Die Küsnachter Post

Für die regelmäßige Verbindung zwischen Küsnacht und der Stadt sorgte schon im 17. Jahrhundert das «Määrtschiff». Es fuhr jeden Freitag von Rapperswil nach Zürich und besaß einen speziellen Schiffskasten für den Transport von Paketen und Briefschaften. Man ruderte immer hart dem Ufer entlang, weil man hier sicherer vor dem Sturm war. Zugleich konnte man Ausschau halten, ob nicht auf einem Landungspfahl ein «Mässli Wii» bereitstand zum Zeichen, dass jemand einen Botendienst wünsche. Wegen mancher «Seegfröörni» musste der Schiffsverkehr für Wochen eingestellt und die Waren mit Wagen auf den engen Landstrassen oder auf dem gefrorenen See befördert werden. Seit Beginn des 17. Jahrhunderts verkehrten an bestimmten Wochentagen sogenannte «Ordinary-Schiffe» nach einem festen Fahrplan. Als Umschlagplatz für Güter diente in Küsnacht die Zehntenhabe.
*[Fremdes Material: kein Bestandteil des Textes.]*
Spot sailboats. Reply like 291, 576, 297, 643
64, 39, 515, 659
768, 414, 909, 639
Neben dem «Määrtschiff» besorgten Zürichboten sowohl zu Lande wie zu Wasser den Waren- und Postaustausch zwischen Küsnacht und der Stadt. Um die Mitte des 19. Jahrhunderts verkehrte als Bote auf dem Wasserweg ein Schiffer Frymann. Den Botendienst zu Lande sollen im letzten Jahrhundert folgende vom Gemeinderat autorisierte Zürichboten besorgt haben: bis 1809 ein Jakob Trüb, dann ein Jakob Schoch und vor 1835 ein gewisser Trümpler, der für seine Botengänge einen Handwagen, dann auch einen Bogenwagen mit Hundegespann benützte. Nach 1835 war Johann Jakob Gimpert, der Vater der späteren Mechaniker Gebrüder Gimpert, mit diesem Amt betraut und ab 1854 der Spezereihändler Heinrich Gimpert; zuletzt fuhr dieser sogar mit dreispännigem Pferdegespann zur Stadt. Als letzter Bote übernahm Rudolf Gimpert 1898 das Geschäft von seinem Vater, wobei dieser freie Botendienst mit der offiziellen Post nichts mehr zu tun hatte.
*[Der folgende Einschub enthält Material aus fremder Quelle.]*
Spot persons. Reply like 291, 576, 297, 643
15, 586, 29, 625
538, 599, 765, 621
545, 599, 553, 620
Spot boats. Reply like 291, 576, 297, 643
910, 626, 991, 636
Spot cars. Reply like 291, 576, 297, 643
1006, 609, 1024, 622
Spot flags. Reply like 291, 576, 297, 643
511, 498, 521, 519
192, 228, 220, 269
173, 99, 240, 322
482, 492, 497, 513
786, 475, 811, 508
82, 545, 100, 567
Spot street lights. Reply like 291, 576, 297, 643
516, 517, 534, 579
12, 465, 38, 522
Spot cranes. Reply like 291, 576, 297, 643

An Transportgütern zur Stadt finden wir Hohrücken und Tierhäute, sowie Fässchen und Korbflaschen mit Wein, Most und Schnäpsen.
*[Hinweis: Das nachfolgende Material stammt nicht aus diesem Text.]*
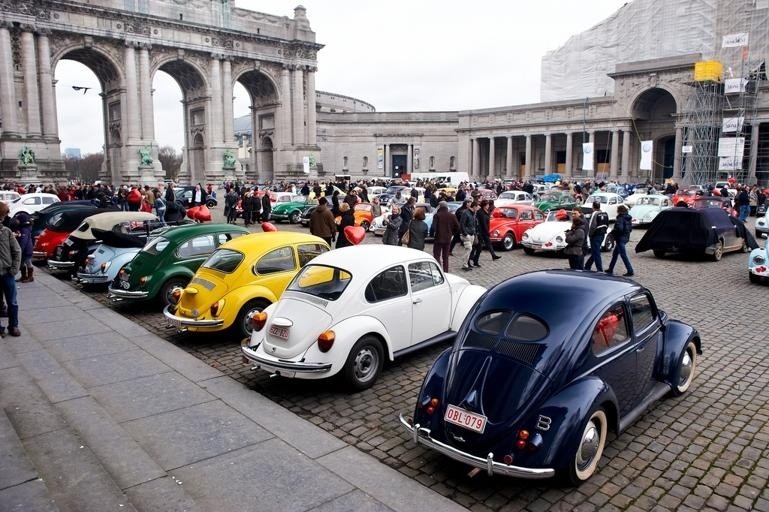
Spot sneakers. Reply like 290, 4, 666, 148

Aus der Stadt wurden mitgebracht: Medikamente und Drogen für die Chirurgen und später auch für die Drogerie Schnider an der Fähnlibrunnenstrasse, Bücher und Lehrmittel für das Seminar aus den Buchhandlungen Schulthess und Beer, die Lesemappe für die Mitglieder des Lesezirkels Hottingen und an privaten Aufträgen vieles andere mehr. Mangels genügenden Futters für die beiden Pferde kaufte der Bote Rudolf Gimpert während des Ersten Weltkrieges ein Elektromobil. Der Standplatz in der Stadt befand sich für die Zürichboten vom See beim Münsterhof.